Justin:  I have heard they are good house pets, but my hubby has a no pet in the house rule :-)

----------


## Justin Case

Birds of prey LOVE to eat rabbits too,,,      Just sayin .

----------


## smhg

> Birds of prey LOVE to eat rabbits too,,,      Just sayin .


Ha!  Yeah, I know.  That is the one thing I know could happen to him.  I've already told my kids that some birds like to eat bunnies.

----------


## nell67

> Ha!  Yeah, I know.  That is the one thing I know could happen to him.  I've already told my kids that some birds like to eat bunnies.


Cats and snakes would be others to look out for.otherwise,I don't think you have too much to be concerned with behind a 10ft concrete wall!

----------


## Rick

> Birds of prey LOVE to eat rabbits too,,,      Just sayin .

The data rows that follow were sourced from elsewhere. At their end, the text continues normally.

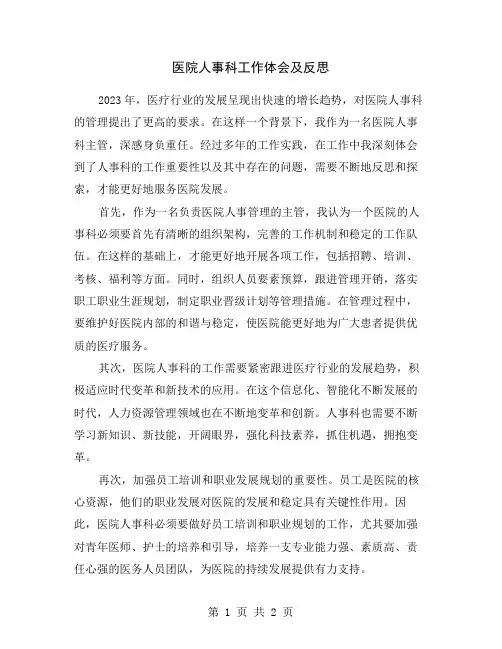 医院人事科工作体会及反思

2023年，医疗行业的发展呈现出快速的增长趋势，对医院人事科的管理提出了更高的要求。在这样一个背景下，我作为一名医院人事科主管，深感身负重任。经过多年的工作实践，在工作中我深刻体会到了人事科的工作重要性以及其中存在的问题，需要不断地反思和探索，才能更好地服务医院发展。

首先，作为一名负责医院人事管理的主管，我认为一个医院的人事科必须要首先有清晰的组织架构，完善的工作机制和稳定的工作队伍。在这样的基础上，才能更好地开展各项工作，包括招聘、培训、考核、福利等方面。同时，组织人员要素预算，跟进管理开销，落实职工职业生涯规划，制定职业晋级计划等管理措施。在管理过程中，要维护好医院内部的和谐与稳定，使医院能更好地为广大患者提供优质的医疗服务。

其次，医院人事科的工作需要紧密跟进医疗行业的发展趋势，积极适应时代变革和新技术的应用。在这个信息化、智能化不断发展的时代，人力资源管理领域也在不断地变革和创新。人事科也需要不断学习新知识、新技能，开阔眼界，强化科技素养，抓住机遇，拥抱变革。

再次，加强员工培训和职业发展规划的重要性。员工是医院的核心资源，他们的职业发展对医院的发展和稳定具有关键性作用。因此，医院人事科必须要做好员工培训和职业规划的工作，尤其要加强对青年医师、护士的培养和引导，培养一支专业能力强、素质高、责任心强的医务人员团队，为医院的持续发展提供有力支持。

第 1 页 共 2 页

They like small dogs, too, apparently. Last Thursday my wife's Yokiepoo (8 lbs) was tearing down the sliding door trying to get in. When I opened the door there has a hawk sitting on the corner post of the fence. I called her a chickenshizz as she went tearing past me. She was a tad excited to say the least.

----------


## linkmissing

It will need shade, domestic bunnies do not tolerate direct sun well.
Oh! Electrical wires.  They love to chew electrical wires

----------


## your_comforting_company

A brushpile is a nice place for a bunny to call home. Our brushpile has a family of rabbits that like to nibble my peas in the garden. I don't mind sharing peas with them. I was thinking of inviting them over *for* supper...
a little use for the limbs in the yard, and good practice building a debris shelter for you. it's a win/win/win!
Good luck with the bunny!

----------